---------- Text

When faced with unusually dry conditions, takmar are capable of entering a period of dormancy called aestivation.

Under such environmental conditions, the affected takma, if no shelter is available, may feel an urge to attempt to remove most of its body from contact with the outdoor air. Prehistoric takmar fulfilled this need by burrowing into the ground and covering themselves - leaving only the end of their muzzle exposed - but in modern times, travelers in arid regions may carry a roll of water-resistant material to spread out over themselves. Once covered, their metabolism will slow to reduce the rate of breathing and the water that would be lost with it, and the nostrils will seal as when swimming and diving, opening only when required to take a breath. While aestivating, the takma is essentially asleep, and cannot respond to stimuli except by leaving that state; the process of entering or leaving dormancy takes ten to fifteen minutes.

The instinct for aestivation is triggered by low humidity and lack of water to drink. While an adaptive trait for hot, dry environments, takmar in environments that are cold and dry, such as some high-altitude environments, may also feel the same urge. In such a case, proceeding with aestivation can prove detrimental or even fatal, since the lower body temperature a takma experiences in this state makes hypothermia far more likely.

--------------------
---------- Given data

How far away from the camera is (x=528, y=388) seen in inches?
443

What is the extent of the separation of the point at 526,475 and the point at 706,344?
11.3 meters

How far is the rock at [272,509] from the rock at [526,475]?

--------------------

- _Required work_
Write out the full text on takma aestivation word for word, with nothing changed.

- _Answer below_
When faced with unusually dry conditions, takmar are capable of entering a period of dormancy called aestivation.

Under such environmental conditions, the affected takma, if no shelter is available, may feel an urge to attempt to remove most of its body from contact with the outdoor air. Prehistoric takmar fulfilled this need by burrowing into the ground and covering themselves - leaving only the end of their muzzle exposed - but in modern times, travelers in arid regions may carry a roll of water-resistant material to spread out over themselves. Once covered, their metabolism will slow to reduce the rate of breathing and the water that would be lost with it, and the nostrils will seal as when swimming and diving, opening only when required to take a breath. While aestivating, the takma is essentially asleep, and cannot respond to stimuli except by leaving that state; the process of entering or leaving dormancy takes ten to fifteen minutes.

The instinct for aestivation is triggered by low humidity and lack of water to drink. While an adaptive trait for hot, dry environments, takmar in environments that are cold and dry, such as some high-altitude environments, may also feel the same urge. In such a case, proceeding with aestivation can prove detrimental or even fatal, since the lower body temperature a takma experiences in this state makes hypothermia far more likely.